Segundo informações de profissionais envolvidos no atendimento, a paciente iniciou o uso do antibiótico após apresentar sintomas de infecção, mas, em poucas horas, passou a ter erupções cutâneas extensas, febre alta, inchaço no rosto e dificuldade respiratória. O quadro evoluiu rapidamente para comprometimento sistêmico, com alterações em fígado, rins e pulmões, sinais compatíveis com uma síndrome imunológica grave desencadeada por reação medicamentosa.
Exames laboratoriais e de imagem confirmaram a suspeita de uma condição rara, conhecida por provocar inflamação generalizada e disfunção de órgãos. A paciente foi submetida a tratamento intensivo, incluindo suspensão imediata do medicamento, uso de corticoides, suporte respiratório e monitoramento contínuo das funções vitais. Após dias críticos, houve estabilização do quadro, e a paciente segue em recuperação, sob acompanhamento especializado.
Especialistas explicam que, embora a amoxicilina seja considerada segura para a maioria da população, reações alérgicas podem ocorrer e, em casos extremos, desencadear síndromes graves como a DRESS (Reação a Medicamento com Eosinofilia e Sintomas Sistêmicos) ou a síndrome de Stevens-Johnson. “São situações raras, mas potencialmente fatais. Por isso, qualquer sinal de alergia deve ser levado a sério e avaliado por um médico”, alertam.

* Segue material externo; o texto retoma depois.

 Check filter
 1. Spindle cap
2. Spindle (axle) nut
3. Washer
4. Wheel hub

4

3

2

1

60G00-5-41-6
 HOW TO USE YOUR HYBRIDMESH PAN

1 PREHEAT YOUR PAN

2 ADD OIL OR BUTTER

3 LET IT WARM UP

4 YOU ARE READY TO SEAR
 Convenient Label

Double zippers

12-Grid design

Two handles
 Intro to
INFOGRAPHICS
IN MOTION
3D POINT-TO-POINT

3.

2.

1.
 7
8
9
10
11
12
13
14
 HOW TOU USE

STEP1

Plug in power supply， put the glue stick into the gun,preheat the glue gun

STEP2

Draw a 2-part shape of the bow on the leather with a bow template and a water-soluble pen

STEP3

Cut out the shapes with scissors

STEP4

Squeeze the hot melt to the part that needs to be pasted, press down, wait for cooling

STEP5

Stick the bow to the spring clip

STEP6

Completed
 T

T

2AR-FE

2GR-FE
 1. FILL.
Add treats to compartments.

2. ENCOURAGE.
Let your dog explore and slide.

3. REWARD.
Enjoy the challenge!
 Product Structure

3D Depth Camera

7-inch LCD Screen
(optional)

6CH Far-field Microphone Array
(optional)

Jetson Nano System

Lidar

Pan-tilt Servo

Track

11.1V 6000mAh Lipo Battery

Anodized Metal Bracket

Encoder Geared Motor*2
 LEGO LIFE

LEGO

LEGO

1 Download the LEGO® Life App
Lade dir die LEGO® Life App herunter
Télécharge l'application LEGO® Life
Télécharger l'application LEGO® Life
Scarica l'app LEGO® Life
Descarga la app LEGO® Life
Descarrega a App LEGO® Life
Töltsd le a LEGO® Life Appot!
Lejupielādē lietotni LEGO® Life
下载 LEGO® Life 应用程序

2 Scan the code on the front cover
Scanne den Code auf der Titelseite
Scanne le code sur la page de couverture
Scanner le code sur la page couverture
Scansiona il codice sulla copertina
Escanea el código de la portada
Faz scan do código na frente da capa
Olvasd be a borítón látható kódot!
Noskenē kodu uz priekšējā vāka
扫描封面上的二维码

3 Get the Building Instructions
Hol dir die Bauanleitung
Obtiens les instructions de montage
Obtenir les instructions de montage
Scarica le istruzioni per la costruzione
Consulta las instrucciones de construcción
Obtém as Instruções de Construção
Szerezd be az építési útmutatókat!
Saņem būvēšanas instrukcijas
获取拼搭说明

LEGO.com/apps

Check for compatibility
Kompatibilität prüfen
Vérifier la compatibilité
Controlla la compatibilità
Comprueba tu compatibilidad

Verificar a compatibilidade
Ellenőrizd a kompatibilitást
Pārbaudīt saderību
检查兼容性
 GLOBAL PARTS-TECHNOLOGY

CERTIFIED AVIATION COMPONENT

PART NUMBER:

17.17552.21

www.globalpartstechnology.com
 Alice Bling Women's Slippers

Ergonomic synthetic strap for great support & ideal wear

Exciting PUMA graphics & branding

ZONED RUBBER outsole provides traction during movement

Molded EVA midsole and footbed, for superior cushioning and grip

O caso também reacende o debate sobre a automedicação. No Brasil, é comum o uso de antibióticos sem prescrição ou a reutilização de receitas antigas, prática que aumenta o risco de reações adversas e resistência bacteriana. Profissionais de saúde reforçam que medicamentos só devem ser utilizados com orientação médica e que o histórico de alergias deve sempre ser informado.
A paciente e a família agora participam de campanhas de conscientização, destacando a importância de procurar atendimento imediato diante de reações inesperadas. O episódio serve de alerta para que a população esteja atenta aos sinais do corpo e não subestime sintomas após o uso de qualquer medicamento.